# ACPI läuft nicht 100%

## Kwirl

Hi,

erstmal vorweg. Auf meinem Toshiba Satellite Pro läuft Gentoo jetzt schon ein paar Monate und ich habe langsam soweit alles am laufen. Ein Problem ist leider seit neuestem aufgetaucht. Mein Display schaltet sich nicht mehr ab. Er stellt zwar nach ein paar Minuten auf BlackScreen um, aber selbst nach einer Stunde auf Akkubetrieb ist der Bildschirm noch beleuchtet. Er geht also nicht vollständig aus. Bis vor kurzem (weiß leider nicht genau seit wann) klappte es noch einwandfrei.

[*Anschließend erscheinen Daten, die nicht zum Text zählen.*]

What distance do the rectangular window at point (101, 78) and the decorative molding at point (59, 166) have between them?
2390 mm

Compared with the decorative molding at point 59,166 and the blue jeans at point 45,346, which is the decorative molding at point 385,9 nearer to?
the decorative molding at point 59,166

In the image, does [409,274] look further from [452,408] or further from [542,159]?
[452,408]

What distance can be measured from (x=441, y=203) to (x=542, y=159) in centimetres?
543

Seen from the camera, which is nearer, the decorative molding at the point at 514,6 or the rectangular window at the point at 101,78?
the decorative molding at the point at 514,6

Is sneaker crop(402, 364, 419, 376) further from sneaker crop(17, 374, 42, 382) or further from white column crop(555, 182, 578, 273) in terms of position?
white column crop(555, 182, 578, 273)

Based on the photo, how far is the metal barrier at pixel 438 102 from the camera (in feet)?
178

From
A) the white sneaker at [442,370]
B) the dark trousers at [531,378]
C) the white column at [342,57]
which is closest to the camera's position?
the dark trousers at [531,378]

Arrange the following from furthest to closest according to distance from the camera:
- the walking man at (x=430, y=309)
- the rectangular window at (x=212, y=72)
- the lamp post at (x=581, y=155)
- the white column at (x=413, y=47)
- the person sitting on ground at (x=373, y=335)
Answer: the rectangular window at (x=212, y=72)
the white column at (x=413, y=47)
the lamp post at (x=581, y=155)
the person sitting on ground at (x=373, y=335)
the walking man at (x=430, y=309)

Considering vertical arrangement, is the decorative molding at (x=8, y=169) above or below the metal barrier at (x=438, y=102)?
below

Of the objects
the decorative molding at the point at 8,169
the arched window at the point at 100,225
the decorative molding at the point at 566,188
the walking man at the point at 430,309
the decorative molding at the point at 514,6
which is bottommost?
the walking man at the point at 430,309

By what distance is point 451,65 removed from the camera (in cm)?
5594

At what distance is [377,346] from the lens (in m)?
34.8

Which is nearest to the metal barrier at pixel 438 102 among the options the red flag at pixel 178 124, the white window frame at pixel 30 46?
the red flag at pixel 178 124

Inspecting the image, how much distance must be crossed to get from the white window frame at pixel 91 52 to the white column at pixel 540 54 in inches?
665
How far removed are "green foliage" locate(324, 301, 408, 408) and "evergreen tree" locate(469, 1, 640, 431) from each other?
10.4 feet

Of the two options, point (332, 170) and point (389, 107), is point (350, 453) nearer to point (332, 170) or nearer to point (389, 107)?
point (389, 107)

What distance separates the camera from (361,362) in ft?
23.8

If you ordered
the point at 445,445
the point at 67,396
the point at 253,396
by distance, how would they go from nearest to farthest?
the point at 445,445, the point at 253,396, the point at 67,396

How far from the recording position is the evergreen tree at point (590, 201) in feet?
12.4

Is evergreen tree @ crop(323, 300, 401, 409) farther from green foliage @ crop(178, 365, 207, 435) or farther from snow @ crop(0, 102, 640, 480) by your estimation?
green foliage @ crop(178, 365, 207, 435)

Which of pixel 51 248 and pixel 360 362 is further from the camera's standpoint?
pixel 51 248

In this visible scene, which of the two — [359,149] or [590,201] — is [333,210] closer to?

Zu meinem System. Ich verwende den "Kernel 2.6.18-r3" und den "acpid 1.0.4". Habe alles nach der Powermanagement-Anleitung von Gentoo eingerichtet inklusive Battery-Runlevel und laptopmode. Wenn mir jemand evt. sagen könnte, wieso der Bildschirm auf einmal nicht mehr abschalten mag, kann mir ja mal einen kleinen Tip geben.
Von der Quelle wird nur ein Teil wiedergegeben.